Problem set =>
1 – Quote the Gotcha Day thread word for word, starting with "## Michael Yeller" and going on through "Gotcha Day indeed.".
2 – In the Gotcha Day thread, what toy does the chatty cat love?
3 – Carry on the Gotcha Day thread from its last line.

# Happy Gotcha Day



## Stella&Toby (Aug 3, 2017)

Happy Gotcha Day to this handsome boy. He went from a cute baby to a handsome boy. He is a chatty chatty cat who loves his birdie toy. He knows what many words mean and he is the sweetest cuddle bug that wakes me up every morning by making biscuits on my tummy and then laying on my chest and nuzzling up to my face. I love him dearly and so does my other cat Stella


----------



## Stella&Toby (Aug 3, 2017)

A few more..


----------



## Michael Yeller (Jul 19, 2018)

Very Cute. What type of breed?


----------



## eldercat (Jul 3, 2015)

Oooh, what a sweetie! And he has a friend! How lucky are you?  Happy Gotcha Day indeed.


----------



## Stella&Toby (Aug 3, 2017)

Information shown =>
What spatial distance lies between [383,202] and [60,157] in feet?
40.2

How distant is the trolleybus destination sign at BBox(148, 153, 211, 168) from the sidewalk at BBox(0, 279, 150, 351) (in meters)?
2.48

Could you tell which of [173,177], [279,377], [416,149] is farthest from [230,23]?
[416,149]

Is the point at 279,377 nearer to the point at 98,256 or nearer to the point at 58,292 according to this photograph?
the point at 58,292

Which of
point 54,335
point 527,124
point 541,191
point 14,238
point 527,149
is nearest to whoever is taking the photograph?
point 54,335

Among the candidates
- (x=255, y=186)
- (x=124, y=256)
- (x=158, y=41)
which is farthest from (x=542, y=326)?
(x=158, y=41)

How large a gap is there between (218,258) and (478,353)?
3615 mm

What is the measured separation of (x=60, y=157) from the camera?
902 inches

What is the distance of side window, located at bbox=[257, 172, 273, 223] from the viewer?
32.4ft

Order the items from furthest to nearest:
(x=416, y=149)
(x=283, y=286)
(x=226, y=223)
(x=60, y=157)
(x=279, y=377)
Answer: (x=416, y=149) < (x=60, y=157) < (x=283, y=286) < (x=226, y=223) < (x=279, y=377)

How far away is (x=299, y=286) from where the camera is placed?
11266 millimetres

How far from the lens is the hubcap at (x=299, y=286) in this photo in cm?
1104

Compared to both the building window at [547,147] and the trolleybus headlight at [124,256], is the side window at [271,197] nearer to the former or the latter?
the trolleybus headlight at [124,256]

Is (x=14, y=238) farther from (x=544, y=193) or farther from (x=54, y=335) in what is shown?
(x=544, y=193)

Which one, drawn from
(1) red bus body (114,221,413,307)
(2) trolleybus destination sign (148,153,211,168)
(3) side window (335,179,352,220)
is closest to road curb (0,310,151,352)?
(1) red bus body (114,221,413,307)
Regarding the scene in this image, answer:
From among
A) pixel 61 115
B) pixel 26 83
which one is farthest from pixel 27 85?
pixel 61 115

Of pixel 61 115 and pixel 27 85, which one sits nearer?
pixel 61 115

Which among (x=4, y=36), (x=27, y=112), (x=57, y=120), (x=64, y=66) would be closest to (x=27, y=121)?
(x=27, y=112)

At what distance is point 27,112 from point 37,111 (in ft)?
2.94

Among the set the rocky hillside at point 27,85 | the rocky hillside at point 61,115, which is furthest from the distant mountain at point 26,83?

Task-by-task answers =>
1 –
## Michael Yeller (Jul 19, 2018)

Very Cute. What type of breed?


----------



## eldercat (Jul 3, 2015)

Oooh, what a sweetie! And he has a friend! How lucky are you?  Happy Gotcha Day indeed.

2 – His birdie toy.

3 –
You know I have no clue...I got him from the shelter where they didn't know much about him. I know he would be a DSH since he doesn't have papers. but he has a very triangular face, and big ears, and his hind legs are much taller than his front ones and he's very long and slim...He looks different but I have no clue what he might be mixed with


----------



## Stella&Toby (Aug 3, 2017)

Yes that's Stella haha she was actually my first kitty. She is about 3 months older than him, but they have been buddies ever since i brought him home


----------



## Greenport ferals (Oct 30, 2010)

That is one handsome cat.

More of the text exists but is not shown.